In one of the more memorable bits, Grube anticipated his nekkid trucker character by attempting to revive the '70s fad of streaking. It did not, thankfully, take, though the sound of skinny-ass Gruber singing the chorus to Ray Stevens' "The Streak" remains lodged within my memory.
I followed Grube to Freaks and Geeks, where the longhaired string-bean had a memorable role as a Grateful Dead-luvin' h.s. teacher (turned Linda Cardellini's former mathlete onto the joys of American Beauty, if I recall), then periodically noticed him in small roles on sundry teevee shows (another teacher on Malcolm in the Middle, a guy beneath the desk on Conan, etc.).
But The Naked Trucker & T-Bones Show is his first decent billing in way too long. Allen has a wry way of delivering even the dopiest lines that can be plenty amusing – and even though he spends his time with a guitar, trucker's hat, white socks and work boots as his only apparel, turns out that he's the voice of reason on this Comedy Central series. Partner Gerald "T-Bones" Tibbons (David Koechner, another busy supporting character comic) is the loony 'un.

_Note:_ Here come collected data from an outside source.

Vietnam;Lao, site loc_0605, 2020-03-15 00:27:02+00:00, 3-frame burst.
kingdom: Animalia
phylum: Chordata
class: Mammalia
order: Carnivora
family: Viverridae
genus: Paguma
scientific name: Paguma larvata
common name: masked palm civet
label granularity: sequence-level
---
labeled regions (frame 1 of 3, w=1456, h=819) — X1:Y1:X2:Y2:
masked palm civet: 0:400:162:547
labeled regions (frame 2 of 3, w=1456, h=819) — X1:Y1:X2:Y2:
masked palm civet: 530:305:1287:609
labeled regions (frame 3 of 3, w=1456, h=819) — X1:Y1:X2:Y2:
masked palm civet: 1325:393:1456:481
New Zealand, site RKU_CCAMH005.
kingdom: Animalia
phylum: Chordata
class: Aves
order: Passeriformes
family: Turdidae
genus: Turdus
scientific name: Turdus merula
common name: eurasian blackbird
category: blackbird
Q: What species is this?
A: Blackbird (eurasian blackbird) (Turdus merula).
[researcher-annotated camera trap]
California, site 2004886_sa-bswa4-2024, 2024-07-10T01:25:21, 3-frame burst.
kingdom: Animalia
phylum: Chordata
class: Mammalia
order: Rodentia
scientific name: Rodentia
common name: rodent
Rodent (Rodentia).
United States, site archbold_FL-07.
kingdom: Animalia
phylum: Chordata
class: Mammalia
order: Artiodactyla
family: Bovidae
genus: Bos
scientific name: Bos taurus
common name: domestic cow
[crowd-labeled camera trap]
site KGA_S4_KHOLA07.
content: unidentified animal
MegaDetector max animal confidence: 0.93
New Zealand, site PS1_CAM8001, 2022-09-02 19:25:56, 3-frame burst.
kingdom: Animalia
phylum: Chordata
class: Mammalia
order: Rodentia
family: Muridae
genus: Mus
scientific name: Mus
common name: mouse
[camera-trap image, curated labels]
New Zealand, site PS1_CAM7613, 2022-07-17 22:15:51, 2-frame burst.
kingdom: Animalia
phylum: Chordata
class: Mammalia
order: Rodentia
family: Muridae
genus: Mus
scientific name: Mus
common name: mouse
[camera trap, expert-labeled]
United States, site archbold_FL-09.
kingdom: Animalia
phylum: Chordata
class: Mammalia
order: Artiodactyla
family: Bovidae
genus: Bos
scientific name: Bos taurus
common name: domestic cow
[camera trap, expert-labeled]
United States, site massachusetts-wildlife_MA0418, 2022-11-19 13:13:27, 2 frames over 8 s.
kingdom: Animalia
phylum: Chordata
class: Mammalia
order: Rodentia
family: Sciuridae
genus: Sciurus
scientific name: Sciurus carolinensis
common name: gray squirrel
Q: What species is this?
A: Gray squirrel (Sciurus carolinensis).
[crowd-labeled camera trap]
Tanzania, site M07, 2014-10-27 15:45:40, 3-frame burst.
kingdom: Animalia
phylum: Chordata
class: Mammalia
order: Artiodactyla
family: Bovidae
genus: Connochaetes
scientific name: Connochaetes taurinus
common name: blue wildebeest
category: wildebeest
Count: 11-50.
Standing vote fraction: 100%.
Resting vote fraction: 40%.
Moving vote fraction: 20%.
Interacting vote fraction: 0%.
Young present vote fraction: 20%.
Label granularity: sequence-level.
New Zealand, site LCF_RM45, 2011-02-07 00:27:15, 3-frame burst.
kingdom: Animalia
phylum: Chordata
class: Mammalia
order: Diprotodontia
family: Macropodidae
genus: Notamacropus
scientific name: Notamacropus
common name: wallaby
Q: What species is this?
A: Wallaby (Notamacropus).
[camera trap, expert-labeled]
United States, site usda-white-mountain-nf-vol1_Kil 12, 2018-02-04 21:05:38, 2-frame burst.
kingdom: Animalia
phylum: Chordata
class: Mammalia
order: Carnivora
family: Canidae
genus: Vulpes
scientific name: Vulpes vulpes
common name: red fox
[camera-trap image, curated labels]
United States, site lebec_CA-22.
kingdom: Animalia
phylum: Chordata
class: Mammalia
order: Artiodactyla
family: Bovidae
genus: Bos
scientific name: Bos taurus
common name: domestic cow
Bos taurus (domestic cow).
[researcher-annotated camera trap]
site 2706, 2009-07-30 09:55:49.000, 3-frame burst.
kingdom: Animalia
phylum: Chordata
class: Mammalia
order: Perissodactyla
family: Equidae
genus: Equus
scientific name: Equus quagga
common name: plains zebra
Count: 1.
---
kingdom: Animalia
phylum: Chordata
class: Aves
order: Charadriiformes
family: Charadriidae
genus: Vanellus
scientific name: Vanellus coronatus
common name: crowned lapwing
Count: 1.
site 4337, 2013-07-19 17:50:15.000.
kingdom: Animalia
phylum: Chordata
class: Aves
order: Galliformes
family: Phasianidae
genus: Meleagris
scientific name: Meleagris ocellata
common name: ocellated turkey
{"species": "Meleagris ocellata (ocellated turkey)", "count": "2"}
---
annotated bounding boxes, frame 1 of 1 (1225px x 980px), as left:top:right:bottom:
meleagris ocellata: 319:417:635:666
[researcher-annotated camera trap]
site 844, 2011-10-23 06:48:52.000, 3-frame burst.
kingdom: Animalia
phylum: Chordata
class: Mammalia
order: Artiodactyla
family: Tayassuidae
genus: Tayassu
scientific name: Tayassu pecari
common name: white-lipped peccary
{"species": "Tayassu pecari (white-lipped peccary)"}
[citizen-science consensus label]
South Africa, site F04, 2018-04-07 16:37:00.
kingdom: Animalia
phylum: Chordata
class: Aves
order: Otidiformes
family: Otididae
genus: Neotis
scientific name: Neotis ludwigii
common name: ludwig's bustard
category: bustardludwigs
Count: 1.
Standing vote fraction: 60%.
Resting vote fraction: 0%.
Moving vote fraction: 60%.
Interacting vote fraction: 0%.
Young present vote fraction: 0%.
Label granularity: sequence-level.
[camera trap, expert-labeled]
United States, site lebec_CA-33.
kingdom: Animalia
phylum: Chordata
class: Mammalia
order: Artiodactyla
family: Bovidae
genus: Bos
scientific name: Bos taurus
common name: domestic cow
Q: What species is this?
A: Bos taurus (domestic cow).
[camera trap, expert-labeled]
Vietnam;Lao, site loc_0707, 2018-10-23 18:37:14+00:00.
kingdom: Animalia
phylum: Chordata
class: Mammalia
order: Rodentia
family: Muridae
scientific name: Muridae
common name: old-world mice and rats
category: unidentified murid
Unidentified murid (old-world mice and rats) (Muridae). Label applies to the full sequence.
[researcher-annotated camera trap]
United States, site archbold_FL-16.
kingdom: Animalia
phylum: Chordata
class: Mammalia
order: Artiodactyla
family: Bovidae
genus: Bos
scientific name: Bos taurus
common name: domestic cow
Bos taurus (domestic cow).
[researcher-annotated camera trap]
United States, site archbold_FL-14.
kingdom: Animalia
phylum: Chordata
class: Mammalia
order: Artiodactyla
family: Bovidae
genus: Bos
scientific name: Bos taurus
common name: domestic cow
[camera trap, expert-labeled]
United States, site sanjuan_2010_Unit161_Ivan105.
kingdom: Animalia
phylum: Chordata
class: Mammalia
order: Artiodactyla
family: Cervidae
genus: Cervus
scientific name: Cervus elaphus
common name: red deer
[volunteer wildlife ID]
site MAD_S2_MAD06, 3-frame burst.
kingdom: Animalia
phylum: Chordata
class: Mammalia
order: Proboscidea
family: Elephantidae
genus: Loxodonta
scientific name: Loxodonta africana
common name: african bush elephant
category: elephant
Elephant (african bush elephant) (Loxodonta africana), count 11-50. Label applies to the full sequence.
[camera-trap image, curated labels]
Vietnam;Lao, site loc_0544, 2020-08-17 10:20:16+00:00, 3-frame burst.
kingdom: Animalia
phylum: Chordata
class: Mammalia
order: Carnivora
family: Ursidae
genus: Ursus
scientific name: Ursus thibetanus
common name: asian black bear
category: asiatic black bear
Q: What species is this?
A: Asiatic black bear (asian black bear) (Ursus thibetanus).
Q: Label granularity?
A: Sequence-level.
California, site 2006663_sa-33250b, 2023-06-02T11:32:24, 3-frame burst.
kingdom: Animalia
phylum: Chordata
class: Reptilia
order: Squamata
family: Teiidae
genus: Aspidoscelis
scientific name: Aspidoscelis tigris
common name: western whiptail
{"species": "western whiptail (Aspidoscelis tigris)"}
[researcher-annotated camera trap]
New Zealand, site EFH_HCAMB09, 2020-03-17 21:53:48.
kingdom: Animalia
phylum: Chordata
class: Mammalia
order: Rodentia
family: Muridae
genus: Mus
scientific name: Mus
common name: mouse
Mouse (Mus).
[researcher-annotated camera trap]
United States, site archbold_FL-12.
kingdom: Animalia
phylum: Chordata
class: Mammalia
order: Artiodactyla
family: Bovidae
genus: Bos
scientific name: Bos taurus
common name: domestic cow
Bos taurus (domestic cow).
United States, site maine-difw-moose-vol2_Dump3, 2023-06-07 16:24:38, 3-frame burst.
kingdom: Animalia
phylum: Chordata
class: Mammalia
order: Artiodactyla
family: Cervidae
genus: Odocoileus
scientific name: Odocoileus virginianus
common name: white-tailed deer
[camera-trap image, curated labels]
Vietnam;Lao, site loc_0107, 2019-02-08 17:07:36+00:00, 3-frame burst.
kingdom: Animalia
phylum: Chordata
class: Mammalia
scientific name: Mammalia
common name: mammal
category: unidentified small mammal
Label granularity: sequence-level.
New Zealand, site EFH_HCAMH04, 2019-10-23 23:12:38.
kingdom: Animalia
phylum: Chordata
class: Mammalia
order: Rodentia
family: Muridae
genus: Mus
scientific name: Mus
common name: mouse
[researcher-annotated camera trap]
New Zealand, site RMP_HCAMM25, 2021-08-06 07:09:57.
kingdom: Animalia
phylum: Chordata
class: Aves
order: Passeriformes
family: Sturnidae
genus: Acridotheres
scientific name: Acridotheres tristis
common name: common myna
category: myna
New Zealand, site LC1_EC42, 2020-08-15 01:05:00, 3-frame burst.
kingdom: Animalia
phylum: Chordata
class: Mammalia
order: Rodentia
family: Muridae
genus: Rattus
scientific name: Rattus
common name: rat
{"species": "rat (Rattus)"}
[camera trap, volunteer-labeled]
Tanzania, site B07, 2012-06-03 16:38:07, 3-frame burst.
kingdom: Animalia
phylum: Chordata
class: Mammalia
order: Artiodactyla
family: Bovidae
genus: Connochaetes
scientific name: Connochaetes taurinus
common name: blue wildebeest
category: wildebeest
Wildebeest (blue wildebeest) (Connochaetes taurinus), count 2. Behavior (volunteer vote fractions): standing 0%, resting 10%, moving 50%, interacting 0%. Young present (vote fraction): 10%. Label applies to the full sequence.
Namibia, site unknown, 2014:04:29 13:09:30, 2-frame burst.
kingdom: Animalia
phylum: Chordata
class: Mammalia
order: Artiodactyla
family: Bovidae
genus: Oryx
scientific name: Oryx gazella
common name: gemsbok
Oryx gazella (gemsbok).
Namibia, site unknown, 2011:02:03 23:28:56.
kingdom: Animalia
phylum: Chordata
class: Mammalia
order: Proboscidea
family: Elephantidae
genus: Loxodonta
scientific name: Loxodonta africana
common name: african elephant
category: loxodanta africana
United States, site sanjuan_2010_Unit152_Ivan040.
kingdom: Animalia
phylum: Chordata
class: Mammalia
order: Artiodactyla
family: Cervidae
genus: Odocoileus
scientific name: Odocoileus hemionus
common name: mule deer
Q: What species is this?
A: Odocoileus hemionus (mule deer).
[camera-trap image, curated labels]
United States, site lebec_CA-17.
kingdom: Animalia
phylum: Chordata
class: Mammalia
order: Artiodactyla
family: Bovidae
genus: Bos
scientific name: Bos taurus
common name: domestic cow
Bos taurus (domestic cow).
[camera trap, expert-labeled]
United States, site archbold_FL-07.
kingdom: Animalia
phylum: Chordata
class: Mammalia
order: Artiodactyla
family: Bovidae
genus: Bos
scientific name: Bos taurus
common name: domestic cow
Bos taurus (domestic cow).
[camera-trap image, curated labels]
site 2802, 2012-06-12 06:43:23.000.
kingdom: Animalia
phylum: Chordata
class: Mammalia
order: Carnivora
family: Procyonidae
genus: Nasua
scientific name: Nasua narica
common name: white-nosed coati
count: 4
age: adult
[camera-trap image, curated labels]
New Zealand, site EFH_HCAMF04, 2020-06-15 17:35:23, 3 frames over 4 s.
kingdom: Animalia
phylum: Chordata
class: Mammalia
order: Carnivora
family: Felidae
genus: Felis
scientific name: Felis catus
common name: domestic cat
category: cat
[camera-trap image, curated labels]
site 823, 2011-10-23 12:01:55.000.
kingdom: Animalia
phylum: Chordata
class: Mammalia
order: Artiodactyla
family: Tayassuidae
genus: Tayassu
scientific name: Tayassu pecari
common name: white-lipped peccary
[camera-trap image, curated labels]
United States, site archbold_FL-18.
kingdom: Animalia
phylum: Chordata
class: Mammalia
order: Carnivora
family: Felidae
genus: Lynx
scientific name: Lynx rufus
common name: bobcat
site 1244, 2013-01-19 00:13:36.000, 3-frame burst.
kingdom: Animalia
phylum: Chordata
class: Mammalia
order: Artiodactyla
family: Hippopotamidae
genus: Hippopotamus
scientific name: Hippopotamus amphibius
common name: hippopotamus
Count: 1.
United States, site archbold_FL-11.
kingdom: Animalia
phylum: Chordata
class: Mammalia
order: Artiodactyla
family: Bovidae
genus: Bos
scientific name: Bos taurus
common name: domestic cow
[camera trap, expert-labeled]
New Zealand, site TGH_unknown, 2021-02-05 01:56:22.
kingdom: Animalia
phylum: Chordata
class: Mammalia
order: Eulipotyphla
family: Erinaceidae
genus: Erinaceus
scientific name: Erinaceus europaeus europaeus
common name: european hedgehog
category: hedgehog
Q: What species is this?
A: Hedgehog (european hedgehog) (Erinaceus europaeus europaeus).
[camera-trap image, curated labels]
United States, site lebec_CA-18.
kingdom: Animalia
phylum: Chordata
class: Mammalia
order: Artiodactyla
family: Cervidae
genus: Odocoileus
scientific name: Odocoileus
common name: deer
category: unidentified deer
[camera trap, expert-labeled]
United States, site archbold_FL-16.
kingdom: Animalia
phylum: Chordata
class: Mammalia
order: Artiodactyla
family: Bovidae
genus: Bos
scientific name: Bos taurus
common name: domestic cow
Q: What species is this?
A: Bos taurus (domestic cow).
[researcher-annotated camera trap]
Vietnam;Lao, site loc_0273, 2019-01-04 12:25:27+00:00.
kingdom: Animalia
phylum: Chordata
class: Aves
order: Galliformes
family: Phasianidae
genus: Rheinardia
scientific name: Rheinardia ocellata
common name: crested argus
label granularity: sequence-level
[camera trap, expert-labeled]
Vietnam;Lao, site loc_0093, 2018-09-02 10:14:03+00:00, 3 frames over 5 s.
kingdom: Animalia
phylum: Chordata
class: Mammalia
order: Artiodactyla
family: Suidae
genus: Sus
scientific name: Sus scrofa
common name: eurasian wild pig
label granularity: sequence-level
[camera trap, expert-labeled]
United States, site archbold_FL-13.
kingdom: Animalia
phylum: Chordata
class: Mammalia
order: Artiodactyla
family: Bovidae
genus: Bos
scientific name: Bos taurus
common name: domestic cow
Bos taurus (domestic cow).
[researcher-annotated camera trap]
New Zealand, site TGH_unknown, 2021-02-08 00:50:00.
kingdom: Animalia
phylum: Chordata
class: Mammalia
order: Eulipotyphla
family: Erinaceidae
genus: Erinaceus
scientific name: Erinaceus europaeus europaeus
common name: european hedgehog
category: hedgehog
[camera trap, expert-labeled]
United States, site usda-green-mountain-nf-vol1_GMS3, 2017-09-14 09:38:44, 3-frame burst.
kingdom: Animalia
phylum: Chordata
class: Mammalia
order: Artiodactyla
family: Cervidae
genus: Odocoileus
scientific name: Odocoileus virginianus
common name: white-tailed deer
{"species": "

On the basis of its premiere, the duo's new show is a slapped-together blend of staged and filmed antics – kinda like the old Jack Benny program in structure, though much more deliberately outlandish. In the debut, for instance, we're told how T-Bones attempts to sell a song that Trucker's written: the two show up unannounced at the home of a big-time record producer, and T-Bones breaks into the absent record mogul's house, leaving his unclothed bud to stand out in front where his naked-ass-self naturally attracts the attention of the neighbors. When the cops appear and find T-Bones using the producer's bathtub, he initially resists their order to step out of the tub. "I feel threatened," Koechner explains in his good-ol'-boy slur, "so, of course, I have an erection!"